There is no cure for type 1 diabetes but what about Type 2 diabetes? Over the past few decades, Type 2 Diabetes has been associated with obesity, which also induces insulin resistance.
Type 2 diabetes is not an innocuous disorder; it can lead to severe limb and life-threatening complications which include blindness, stroke, heart attacks, amputations, kidney failure requiring dialysis and severe peripheral neuropathy. For decades, the treatment of Type 2 diabetes has been the use of medications which lower blood sugar. But now more and more healthcare professionals recognize that the disease may have a very strong link to obesity. In fact, there is a possibility that the disease can be reversed altogether through weight-loss.
Preliminary studies show that when Type 2 diabetics started to lose weight, not only did their blood sugar levels start to drop but many required a lower dose of their medicines. In some cases, patients no longer needed to take these medicines at all.
These studies were followed by elective weight loss procedures in Type 2 diabetics and the results were dramatic. As soon as the weight dropped, patients noted a marked reduction in the need to take the diabetic medications. As long as the weight remained low, blood sugar levels also remained within the normal range.
So the question is: how much weight loss is required to reverse Type 2 diabetes?
In a recent article from Glasgow University, researchers acknowledge that the majority of Type 2 diabetics are overweight, but how sugar induces the weight gain is still poorly understood. These researchers did note that the simplest way to know if someone is at risk for Type 2 diabetes is to look at their abdomen – if the waist in a man is over 36 inches (91 cm) and if it is over 32 inches (81 cm) in a woman, chances of developing Type 2 diabetes are very high. While exercise has been promoted to help lose weight, the major problem is a low level of compliance. People these days simply do not like to exercise.
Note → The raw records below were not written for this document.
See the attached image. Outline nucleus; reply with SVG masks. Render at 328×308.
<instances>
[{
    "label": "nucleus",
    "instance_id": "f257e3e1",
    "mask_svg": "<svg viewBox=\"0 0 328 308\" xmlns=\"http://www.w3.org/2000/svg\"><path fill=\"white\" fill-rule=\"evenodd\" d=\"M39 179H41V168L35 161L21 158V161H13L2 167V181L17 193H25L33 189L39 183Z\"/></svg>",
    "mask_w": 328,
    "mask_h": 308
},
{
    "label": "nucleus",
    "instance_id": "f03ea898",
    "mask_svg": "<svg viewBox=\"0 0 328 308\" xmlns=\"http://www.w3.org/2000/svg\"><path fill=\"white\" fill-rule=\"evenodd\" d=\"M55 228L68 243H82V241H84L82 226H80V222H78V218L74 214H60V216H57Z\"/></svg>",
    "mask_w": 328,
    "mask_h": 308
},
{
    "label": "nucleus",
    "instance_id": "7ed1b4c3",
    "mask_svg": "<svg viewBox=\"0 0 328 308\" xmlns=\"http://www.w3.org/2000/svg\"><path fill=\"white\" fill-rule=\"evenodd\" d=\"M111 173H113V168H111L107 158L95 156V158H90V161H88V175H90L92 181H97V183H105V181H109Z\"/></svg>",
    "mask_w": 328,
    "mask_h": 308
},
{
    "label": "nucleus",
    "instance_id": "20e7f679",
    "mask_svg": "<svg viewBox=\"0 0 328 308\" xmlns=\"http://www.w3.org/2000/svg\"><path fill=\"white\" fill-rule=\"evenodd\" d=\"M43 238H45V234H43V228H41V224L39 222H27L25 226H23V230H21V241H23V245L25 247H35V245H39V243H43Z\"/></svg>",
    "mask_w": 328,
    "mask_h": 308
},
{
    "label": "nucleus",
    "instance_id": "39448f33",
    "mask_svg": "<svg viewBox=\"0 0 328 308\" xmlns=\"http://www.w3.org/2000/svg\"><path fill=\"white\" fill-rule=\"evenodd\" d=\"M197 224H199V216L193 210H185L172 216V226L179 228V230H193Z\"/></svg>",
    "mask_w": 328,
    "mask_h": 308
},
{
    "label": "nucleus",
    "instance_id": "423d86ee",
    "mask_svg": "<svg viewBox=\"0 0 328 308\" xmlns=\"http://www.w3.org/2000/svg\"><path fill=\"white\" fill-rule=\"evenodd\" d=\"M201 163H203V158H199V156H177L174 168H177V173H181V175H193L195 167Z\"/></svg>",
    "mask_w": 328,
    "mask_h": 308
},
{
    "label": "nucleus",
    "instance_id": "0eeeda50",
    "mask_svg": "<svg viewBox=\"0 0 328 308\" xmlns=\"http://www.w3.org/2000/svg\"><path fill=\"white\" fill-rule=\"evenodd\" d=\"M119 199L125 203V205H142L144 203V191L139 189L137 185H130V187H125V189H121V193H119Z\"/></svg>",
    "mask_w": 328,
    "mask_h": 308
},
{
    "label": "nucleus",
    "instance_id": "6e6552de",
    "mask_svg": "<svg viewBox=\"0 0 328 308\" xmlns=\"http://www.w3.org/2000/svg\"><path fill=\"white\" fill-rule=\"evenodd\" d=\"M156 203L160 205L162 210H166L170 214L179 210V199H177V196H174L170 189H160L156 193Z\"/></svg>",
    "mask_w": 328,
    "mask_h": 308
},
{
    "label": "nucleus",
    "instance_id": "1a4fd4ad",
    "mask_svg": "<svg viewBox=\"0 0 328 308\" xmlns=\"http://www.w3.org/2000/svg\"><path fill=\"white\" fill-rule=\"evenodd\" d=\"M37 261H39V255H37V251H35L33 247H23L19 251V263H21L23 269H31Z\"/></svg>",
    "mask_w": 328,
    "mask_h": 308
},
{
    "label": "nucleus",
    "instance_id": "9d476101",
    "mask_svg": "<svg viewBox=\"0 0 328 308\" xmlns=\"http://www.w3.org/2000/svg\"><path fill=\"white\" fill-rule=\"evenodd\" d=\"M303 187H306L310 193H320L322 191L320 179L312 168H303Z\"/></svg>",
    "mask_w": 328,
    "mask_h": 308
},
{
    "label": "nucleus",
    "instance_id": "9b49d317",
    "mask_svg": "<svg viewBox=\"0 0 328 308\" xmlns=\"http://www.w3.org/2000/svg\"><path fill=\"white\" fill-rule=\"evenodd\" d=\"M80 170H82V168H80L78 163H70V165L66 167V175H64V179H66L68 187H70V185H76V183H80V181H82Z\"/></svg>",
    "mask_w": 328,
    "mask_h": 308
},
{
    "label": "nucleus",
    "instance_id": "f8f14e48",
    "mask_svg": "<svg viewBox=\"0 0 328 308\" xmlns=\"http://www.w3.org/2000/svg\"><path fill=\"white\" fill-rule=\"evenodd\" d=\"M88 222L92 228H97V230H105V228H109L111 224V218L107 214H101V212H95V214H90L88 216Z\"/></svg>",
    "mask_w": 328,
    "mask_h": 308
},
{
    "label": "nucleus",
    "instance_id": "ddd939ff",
The Glasgow researchers recommended a programme called Counterweight Plus, which helped people lose more than 12 kg. The programme involves drinking formula shakes which contain a total of 820 calories for 6-8 weeks. The diet is a low-fat protocol with almost no alcohol. They observed that this programme resulted in significant weight loss and patients ended up with blood sugar levels that no longer required them to take any medications. An added benefit was a drop in blood pressure.
Unfortunately, such diet plans have been around for many years. The problem with these programmes is that very low-calorie diets, less than 1200 calories, are generally not sustainable for more than a few days. Most people end up in a hospital with dehydration and lack of energy.